Jakarta – Majelis Ulama Indonesia (MUI) mengajak para politisi untuk mengedepankan akhlaqul karimah dalam berpolitik. Itu penting agar proses politik demokrasi berjalan dengan cara luhur.
“Dengan memiliki akhlaqul karimah, siapapun yang terlibat dalam politik akan memiliki pedoman universal untuk mengendalikan hasrat politiknya, sehingga berpolitik bukan hanya mencapai tujuan, melainkan melalui proses yang luhur,” kata Ketua Bidang Dakwah dan Ukhuwah MUI Pusat KH Cholil Nafis dalam keterangannya, Rabu (21/6/2023).
Kiai Cholil mengucapkan hal tersebut pada Silaturahim dan Halaqah Dakwah dengan tema “Urgensi Peran Dai dan Dewan Kemakmuran Masjid dalam menjaga ukhuwah di tahun politik.” Acara ini dihadiri 100 dai di Aula Serbaguna Walikota Jakarta Pusat. Kegiatan itu digelar Komisi Dakwah MUI Pusat bekerja sama dengan MUI Kota Administrasi Jakarta Pusat. Selain KH Nafis, juga hadir KH Ahmad Zubaidi Ketua Komisi Dakwah MUI Pusat, Halman Muhdar Ketua Bawaslu Jakarta Pusat, dan anggota BPET MUI Irjen Pol (Purn) Ir Hamli, ME.
Kiai Cholil dalam paparannya menyampaikan bahwa kunci menjaga perdamaian di tahun politik ini adalah dengan memprioritaskan moralitas dalam berpolitik bagi para politisi dan pendukungnya.
“Terkait preferensi politik, seseorang dapat memilih berdasarkan selera masing-masing, mungkin karena kesamaan suku, agama, ras, atau alasan lainnya yang melibatkan emosi. Namun yang terpenting adalah bagaimana kita tetap saling menghargai dan menghormati satu sama lain,” paparnya.
Menurut Kiai Cholil, hasrat politik tidak boleh mengabaikan individu di ranah publik yang menjadi simbol persatuan. Hal ini berarti ada tempat-tempat tertentu yang tidak boleh digunakan untuk kampanye atau mendukung calon atau pasangan calon, seperti masjid dan tempat ibadah lainnya.
“Jika masjid digunakan untuk politik praktis, misalnya hanya untuk kampanye calon presiden X, maka dapat
Kiai Cholil menegaskan, jika masjid digunakan untuk kepentingan politik, yang dimaksud adalah politik kebangsaan dan keadaban, yaitu politik yang bertujuan mempersatukan umat. Hal ini mencerminkan nilai-nilai politik yang luhur dan cita-cita para pendiri bangsa Indonesia.
Sementara itu, Kiai Zubaidi, dalam kesempatan yang sama menekankan pentingnya bagi para dai dan pengurus masjid untuk lebih mengutamakan persatuan dan ukhuwah umat, dan tidak terjebak dalam hasrat politik yang tinggi sehingga terlibat dalam politik praktis.

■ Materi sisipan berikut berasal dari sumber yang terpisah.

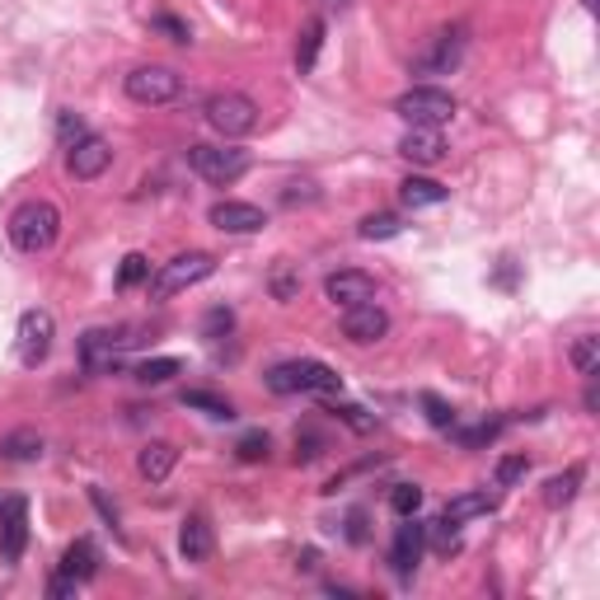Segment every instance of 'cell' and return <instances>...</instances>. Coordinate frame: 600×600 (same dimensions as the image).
Returning <instances> with one entry per match:
<instances>
[{
	"instance_id": "cell-5",
	"label": "cell",
	"mask_w": 600,
	"mask_h": 600,
	"mask_svg": "<svg viewBox=\"0 0 600 600\" xmlns=\"http://www.w3.org/2000/svg\"><path fill=\"white\" fill-rule=\"evenodd\" d=\"M216 273V259L212 254H202V249H193V254H179V259H169L160 267V277H155V287L151 296L155 300H169V296H179L188 287H197V281H207Z\"/></svg>"
},
{
	"instance_id": "cell-4",
	"label": "cell",
	"mask_w": 600,
	"mask_h": 600,
	"mask_svg": "<svg viewBox=\"0 0 600 600\" xmlns=\"http://www.w3.org/2000/svg\"><path fill=\"white\" fill-rule=\"evenodd\" d=\"M207 122H212V128L226 136V141L249 136V132L259 128V104L249 99V94H240V89L212 94V99H207Z\"/></svg>"
},
{
	"instance_id": "cell-47",
	"label": "cell",
	"mask_w": 600,
	"mask_h": 600,
	"mask_svg": "<svg viewBox=\"0 0 600 600\" xmlns=\"http://www.w3.org/2000/svg\"><path fill=\"white\" fill-rule=\"evenodd\" d=\"M581 5H587V10H596V0H581Z\"/></svg>"
},
{
	"instance_id": "cell-15",
	"label": "cell",
	"mask_w": 600,
	"mask_h": 600,
	"mask_svg": "<svg viewBox=\"0 0 600 600\" xmlns=\"http://www.w3.org/2000/svg\"><path fill=\"white\" fill-rule=\"evenodd\" d=\"M212 226L216 230H226V235H254V230H263L267 226V216H263V207H254V202H216L212 207Z\"/></svg>"
},
{
	"instance_id": "cell-11",
	"label": "cell",
	"mask_w": 600,
	"mask_h": 600,
	"mask_svg": "<svg viewBox=\"0 0 600 600\" xmlns=\"http://www.w3.org/2000/svg\"><path fill=\"white\" fill-rule=\"evenodd\" d=\"M389 334V314L375 305V300H361V305H347L343 310V338L347 343H381Z\"/></svg>"
},
{
	"instance_id": "cell-22",
	"label": "cell",
	"mask_w": 600,
	"mask_h": 600,
	"mask_svg": "<svg viewBox=\"0 0 600 600\" xmlns=\"http://www.w3.org/2000/svg\"><path fill=\"white\" fill-rule=\"evenodd\" d=\"M61 573L75 577V581H89L99 573V549H94V540H75L67 554H61Z\"/></svg>"
},
{
	"instance_id": "cell-27",
	"label": "cell",
	"mask_w": 600,
	"mask_h": 600,
	"mask_svg": "<svg viewBox=\"0 0 600 600\" xmlns=\"http://www.w3.org/2000/svg\"><path fill=\"white\" fill-rule=\"evenodd\" d=\"M183 371V361L179 357H151V361H141V367L132 371L141 385H165V381H173V375Z\"/></svg>"
},
{
	"instance_id": "cell-17",
	"label": "cell",
	"mask_w": 600,
	"mask_h": 600,
	"mask_svg": "<svg viewBox=\"0 0 600 600\" xmlns=\"http://www.w3.org/2000/svg\"><path fill=\"white\" fill-rule=\"evenodd\" d=\"M399 155L408 165H436L446 155V136H441V128H408L399 141Z\"/></svg>"
},
{
	"instance_id": "cell-36",
	"label": "cell",
	"mask_w": 600,
	"mask_h": 600,
	"mask_svg": "<svg viewBox=\"0 0 600 600\" xmlns=\"http://www.w3.org/2000/svg\"><path fill=\"white\" fill-rule=\"evenodd\" d=\"M230 328H235V314L226 305H216V310H207V320H202V338L216 343V338H226Z\"/></svg>"
},
{
	"instance_id": "cell-23",
	"label": "cell",
	"mask_w": 600,
	"mask_h": 600,
	"mask_svg": "<svg viewBox=\"0 0 600 600\" xmlns=\"http://www.w3.org/2000/svg\"><path fill=\"white\" fill-rule=\"evenodd\" d=\"M320 47H324V20L314 14V20H305V28H300V43H296V71L310 75L314 61H320Z\"/></svg>"
},
{
	"instance_id": "cell-20",
	"label": "cell",
	"mask_w": 600,
	"mask_h": 600,
	"mask_svg": "<svg viewBox=\"0 0 600 600\" xmlns=\"http://www.w3.org/2000/svg\"><path fill=\"white\" fill-rule=\"evenodd\" d=\"M179 549H183V559H188V563H207V559H212V549H216L207 520H202V516H188V520H183V530H179Z\"/></svg>"
},
{
	"instance_id": "cell-46",
	"label": "cell",
	"mask_w": 600,
	"mask_h": 600,
	"mask_svg": "<svg viewBox=\"0 0 600 600\" xmlns=\"http://www.w3.org/2000/svg\"><path fill=\"white\" fill-rule=\"evenodd\" d=\"M347 540H352V544H361V540H367V516H361V512H352V516H347Z\"/></svg>"
},
{
	"instance_id": "cell-34",
	"label": "cell",
	"mask_w": 600,
	"mask_h": 600,
	"mask_svg": "<svg viewBox=\"0 0 600 600\" xmlns=\"http://www.w3.org/2000/svg\"><path fill=\"white\" fill-rule=\"evenodd\" d=\"M328 413H338V418L347 422V428H352V432H361V436H367V432H375V418H371L361 404H334V408H328Z\"/></svg>"
},
{
	"instance_id": "cell-18",
	"label": "cell",
	"mask_w": 600,
	"mask_h": 600,
	"mask_svg": "<svg viewBox=\"0 0 600 600\" xmlns=\"http://www.w3.org/2000/svg\"><path fill=\"white\" fill-rule=\"evenodd\" d=\"M173 465H179V446H169V441H146V446L136 451V473L146 483H165Z\"/></svg>"
},
{
	"instance_id": "cell-40",
	"label": "cell",
	"mask_w": 600,
	"mask_h": 600,
	"mask_svg": "<svg viewBox=\"0 0 600 600\" xmlns=\"http://www.w3.org/2000/svg\"><path fill=\"white\" fill-rule=\"evenodd\" d=\"M432 544H436V554H455V549H460V540H455V526L436 520V526H432Z\"/></svg>"
},
{
	"instance_id": "cell-45",
	"label": "cell",
	"mask_w": 600,
	"mask_h": 600,
	"mask_svg": "<svg viewBox=\"0 0 600 600\" xmlns=\"http://www.w3.org/2000/svg\"><path fill=\"white\" fill-rule=\"evenodd\" d=\"M89 497H94V507L104 512V520H108V526H118V507H113V502L104 497V488H89Z\"/></svg>"
},
{
	"instance_id": "cell-6",
	"label": "cell",
	"mask_w": 600,
	"mask_h": 600,
	"mask_svg": "<svg viewBox=\"0 0 600 600\" xmlns=\"http://www.w3.org/2000/svg\"><path fill=\"white\" fill-rule=\"evenodd\" d=\"M132 104H146V108H160V104H173L183 89V75L173 67H136L128 81H122Z\"/></svg>"
},
{
	"instance_id": "cell-42",
	"label": "cell",
	"mask_w": 600,
	"mask_h": 600,
	"mask_svg": "<svg viewBox=\"0 0 600 600\" xmlns=\"http://www.w3.org/2000/svg\"><path fill=\"white\" fill-rule=\"evenodd\" d=\"M324 451V441L314 436V432H305V436H296V460H314V455Z\"/></svg>"
},
{
	"instance_id": "cell-7",
	"label": "cell",
	"mask_w": 600,
	"mask_h": 600,
	"mask_svg": "<svg viewBox=\"0 0 600 600\" xmlns=\"http://www.w3.org/2000/svg\"><path fill=\"white\" fill-rule=\"evenodd\" d=\"M188 165H193L202 179L216 183V188H230L235 179H244V169H249V155L244 151H235V146H188Z\"/></svg>"
},
{
	"instance_id": "cell-41",
	"label": "cell",
	"mask_w": 600,
	"mask_h": 600,
	"mask_svg": "<svg viewBox=\"0 0 600 600\" xmlns=\"http://www.w3.org/2000/svg\"><path fill=\"white\" fill-rule=\"evenodd\" d=\"M497 432H502V422H479L473 432H460V441H465V446H483V441H493Z\"/></svg>"
},
{
	"instance_id": "cell-8",
	"label": "cell",
	"mask_w": 600,
	"mask_h": 600,
	"mask_svg": "<svg viewBox=\"0 0 600 600\" xmlns=\"http://www.w3.org/2000/svg\"><path fill=\"white\" fill-rule=\"evenodd\" d=\"M465 47H469L465 24L441 28V34L428 38V47H422V52L413 57V71H418V75H451V71L465 61Z\"/></svg>"
},
{
	"instance_id": "cell-19",
	"label": "cell",
	"mask_w": 600,
	"mask_h": 600,
	"mask_svg": "<svg viewBox=\"0 0 600 600\" xmlns=\"http://www.w3.org/2000/svg\"><path fill=\"white\" fill-rule=\"evenodd\" d=\"M451 193H446V183H436V179H422V173H408V179L399 183V202L408 212H422V207H441Z\"/></svg>"
},
{
	"instance_id": "cell-14",
	"label": "cell",
	"mask_w": 600,
	"mask_h": 600,
	"mask_svg": "<svg viewBox=\"0 0 600 600\" xmlns=\"http://www.w3.org/2000/svg\"><path fill=\"white\" fill-rule=\"evenodd\" d=\"M113 165V146H108L104 136H85V141H75L71 146V155H67V169H71V179H81V183H89V179H99V173Z\"/></svg>"
},
{
	"instance_id": "cell-3",
	"label": "cell",
	"mask_w": 600,
	"mask_h": 600,
	"mask_svg": "<svg viewBox=\"0 0 600 600\" xmlns=\"http://www.w3.org/2000/svg\"><path fill=\"white\" fill-rule=\"evenodd\" d=\"M394 113H399L408 128H441V122L455 118V99L446 89H436V85H413L408 94H399Z\"/></svg>"
},
{
	"instance_id": "cell-38",
	"label": "cell",
	"mask_w": 600,
	"mask_h": 600,
	"mask_svg": "<svg viewBox=\"0 0 600 600\" xmlns=\"http://www.w3.org/2000/svg\"><path fill=\"white\" fill-rule=\"evenodd\" d=\"M57 136H61V146H75V141H85L89 136V128H85V122L81 118H75V113H57Z\"/></svg>"
},
{
	"instance_id": "cell-44",
	"label": "cell",
	"mask_w": 600,
	"mask_h": 600,
	"mask_svg": "<svg viewBox=\"0 0 600 600\" xmlns=\"http://www.w3.org/2000/svg\"><path fill=\"white\" fill-rule=\"evenodd\" d=\"M320 193H314V183H287V193H281V202H314Z\"/></svg>"
},
{
	"instance_id": "cell-25",
	"label": "cell",
	"mask_w": 600,
	"mask_h": 600,
	"mask_svg": "<svg viewBox=\"0 0 600 600\" xmlns=\"http://www.w3.org/2000/svg\"><path fill=\"white\" fill-rule=\"evenodd\" d=\"M581 479H587V469H581V465H573L567 473H554V479L544 483V502H549V507H567V502L577 497Z\"/></svg>"
},
{
	"instance_id": "cell-37",
	"label": "cell",
	"mask_w": 600,
	"mask_h": 600,
	"mask_svg": "<svg viewBox=\"0 0 600 600\" xmlns=\"http://www.w3.org/2000/svg\"><path fill=\"white\" fill-rule=\"evenodd\" d=\"M422 408H428V422L432 428H455V408L446 404V399H436V394H422Z\"/></svg>"
},
{
	"instance_id": "cell-24",
	"label": "cell",
	"mask_w": 600,
	"mask_h": 600,
	"mask_svg": "<svg viewBox=\"0 0 600 600\" xmlns=\"http://www.w3.org/2000/svg\"><path fill=\"white\" fill-rule=\"evenodd\" d=\"M0 455L14 465H28V460H38L43 455V436L34 428H20V432H10L5 441H0Z\"/></svg>"
},
{
	"instance_id": "cell-13",
	"label": "cell",
	"mask_w": 600,
	"mask_h": 600,
	"mask_svg": "<svg viewBox=\"0 0 600 600\" xmlns=\"http://www.w3.org/2000/svg\"><path fill=\"white\" fill-rule=\"evenodd\" d=\"M324 296L334 305H361V300H375V277L361 273V267H338V273L324 277Z\"/></svg>"
},
{
	"instance_id": "cell-29",
	"label": "cell",
	"mask_w": 600,
	"mask_h": 600,
	"mask_svg": "<svg viewBox=\"0 0 600 600\" xmlns=\"http://www.w3.org/2000/svg\"><path fill=\"white\" fill-rule=\"evenodd\" d=\"M567 357H573L577 375H587V381H591L596 367H600V338H596V334H581V338L573 343V352H567Z\"/></svg>"
},
{
	"instance_id": "cell-26",
	"label": "cell",
	"mask_w": 600,
	"mask_h": 600,
	"mask_svg": "<svg viewBox=\"0 0 600 600\" xmlns=\"http://www.w3.org/2000/svg\"><path fill=\"white\" fill-rule=\"evenodd\" d=\"M183 408H197V413L220 418V422H230V418H235L230 399H220V394H212V389H183Z\"/></svg>"
},
{
	"instance_id": "cell-28",
	"label": "cell",
	"mask_w": 600,
	"mask_h": 600,
	"mask_svg": "<svg viewBox=\"0 0 600 600\" xmlns=\"http://www.w3.org/2000/svg\"><path fill=\"white\" fill-rule=\"evenodd\" d=\"M399 230H404V220L394 216V212H371V216L357 226V235H361V240H371V244H375V240H394Z\"/></svg>"
},
{
	"instance_id": "cell-39",
	"label": "cell",
	"mask_w": 600,
	"mask_h": 600,
	"mask_svg": "<svg viewBox=\"0 0 600 600\" xmlns=\"http://www.w3.org/2000/svg\"><path fill=\"white\" fill-rule=\"evenodd\" d=\"M151 28H160V34H165L169 43H193V34H188V24H183V20H173V14H155Z\"/></svg>"
},
{
	"instance_id": "cell-35",
	"label": "cell",
	"mask_w": 600,
	"mask_h": 600,
	"mask_svg": "<svg viewBox=\"0 0 600 600\" xmlns=\"http://www.w3.org/2000/svg\"><path fill=\"white\" fill-rule=\"evenodd\" d=\"M530 473V460L526 455H502L497 460V488H512V483H520Z\"/></svg>"
},
{
	"instance_id": "cell-31",
	"label": "cell",
	"mask_w": 600,
	"mask_h": 600,
	"mask_svg": "<svg viewBox=\"0 0 600 600\" xmlns=\"http://www.w3.org/2000/svg\"><path fill=\"white\" fill-rule=\"evenodd\" d=\"M267 451H273V441H267V432H244V436H240V446H235V455H240L244 465H259V460H267Z\"/></svg>"
},
{
	"instance_id": "cell-32",
	"label": "cell",
	"mask_w": 600,
	"mask_h": 600,
	"mask_svg": "<svg viewBox=\"0 0 600 600\" xmlns=\"http://www.w3.org/2000/svg\"><path fill=\"white\" fill-rule=\"evenodd\" d=\"M389 507L399 512V516H418V507H422V488H418V483H394Z\"/></svg>"
},
{
	"instance_id": "cell-33",
	"label": "cell",
	"mask_w": 600,
	"mask_h": 600,
	"mask_svg": "<svg viewBox=\"0 0 600 600\" xmlns=\"http://www.w3.org/2000/svg\"><path fill=\"white\" fill-rule=\"evenodd\" d=\"M267 291H273V300H296L300 296V273H291V267L281 263L277 273L267 277Z\"/></svg>"
},
{
	"instance_id": "cell-30",
	"label": "cell",
	"mask_w": 600,
	"mask_h": 600,
	"mask_svg": "<svg viewBox=\"0 0 600 600\" xmlns=\"http://www.w3.org/2000/svg\"><path fill=\"white\" fill-rule=\"evenodd\" d=\"M146 277H151V259H146V254H128V259H122V267H118V287H122V291L141 287Z\"/></svg>"
},
{
	"instance_id": "cell-10",
	"label": "cell",
	"mask_w": 600,
	"mask_h": 600,
	"mask_svg": "<svg viewBox=\"0 0 600 600\" xmlns=\"http://www.w3.org/2000/svg\"><path fill=\"white\" fill-rule=\"evenodd\" d=\"M52 338H57V320L47 310H24L20 314V334H14V347H20L24 367H43L47 352H52Z\"/></svg>"
},
{
	"instance_id": "cell-43",
	"label": "cell",
	"mask_w": 600,
	"mask_h": 600,
	"mask_svg": "<svg viewBox=\"0 0 600 600\" xmlns=\"http://www.w3.org/2000/svg\"><path fill=\"white\" fill-rule=\"evenodd\" d=\"M75 587H81V581H75V577L57 573L52 581H47V596H52V600H61V596H75Z\"/></svg>"
},
{
	"instance_id": "cell-16",
	"label": "cell",
	"mask_w": 600,
	"mask_h": 600,
	"mask_svg": "<svg viewBox=\"0 0 600 600\" xmlns=\"http://www.w3.org/2000/svg\"><path fill=\"white\" fill-rule=\"evenodd\" d=\"M0 512H5V526H0V559L20 563L24 540H28V507H24V497H10Z\"/></svg>"
},
{
	"instance_id": "cell-9",
	"label": "cell",
	"mask_w": 600,
	"mask_h": 600,
	"mask_svg": "<svg viewBox=\"0 0 600 600\" xmlns=\"http://www.w3.org/2000/svg\"><path fill=\"white\" fill-rule=\"evenodd\" d=\"M141 343V328H89L81 338V357L89 371H113L118 357Z\"/></svg>"
},
{
	"instance_id": "cell-12",
	"label": "cell",
	"mask_w": 600,
	"mask_h": 600,
	"mask_svg": "<svg viewBox=\"0 0 600 600\" xmlns=\"http://www.w3.org/2000/svg\"><path fill=\"white\" fill-rule=\"evenodd\" d=\"M422 549H428V526H418L413 516H404V526L394 530V544H389V567L399 577H413L418 563H422Z\"/></svg>"
},
{
	"instance_id": "cell-21",
	"label": "cell",
	"mask_w": 600,
	"mask_h": 600,
	"mask_svg": "<svg viewBox=\"0 0 600 600\" xmlns=\"http://www.w3.org/2000/svg\"><path fill=\"white\" fill-rule=\"evenodd\" d=\"M488 512H497V497H493V493H460V497L446 502L441 520H446V526H465V520L488 516Z\"/></svg>"
},
{
	"instance_id": "cell-2",
	"label": "cell",
	"mask_w": 600,
	"mask_h": 600,
	"mask_svg": "<svg viewBox=\"0 0 600 600\" xmlns=\"http://www.w3.org/2000/svg\"><path fill=\"white\" fill-rule=\"evenodd\" d=\"M267 389L273 394H338L343 375L324 361H281L267 371Z\"/></svg>"
},
{
	"instance_id": "cell-1",
	"label": "cell",
	"mask_w": 600,
	"mask_h": 600,
	"mask_svg": "<svg viewBox=\"0 0 600 600\" xmlns=\"http://www.w3.org/2000/svg\"><path fill=\"white\" fill-rule=\"evenodd\" d=\"M57 235H61V212L52 202H24L10 216V240L20 254H43V249L57 244Z\"/></svg>"
}]
</instances>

Menurut Kiai Zubaidi, masjid dan dai adalah dua sisi mata uang yang tidak bisa dipisahkan. Oleh karena itu, kesadaran untuk memainkan peran masing-masing dalam menjaga persatuan umat sangatlah penting, agar meskipun situasi politik memanas, ukhuwah umat tetap terjaga.
“Oleh karena itu, tempat ibadah sebaiknya bebas dari politik praktis. Hal ini dikarenakan preferensi politik umat yang beragam, sehingga tempat ibadah harus menjadi tempat yang luas dan nyaman bagi umat, tanpa adanya pengaruh politik yang mengganggu” katanya.
Kiai Zubaidi juga menyatakan bahwa perbedaan preferensi politik adalah hal yang wajar, dan oleh karena itu para dai harus mampu meyakinkan masyarakat bahwa perbedaan tersebut tidak berdampak pada keyakinan agama mereka.
Oleh karena itu, para dai harus terus menghidupkan semangat ukhuwah, kehangatan, dan kedamaian. “Untuk menjaga DKM (Dewan Kemakmuran Masjid) dan para dai tetap dalam jalur dakwah yang benar, mereka harus memahami konsep dakwah Islam wasathiyah, yaitu dakwah yang mengedepankan keseimbangan, solusi, dan dilakukan dengan cara yang santun,” tegas Kiai Zubaidi.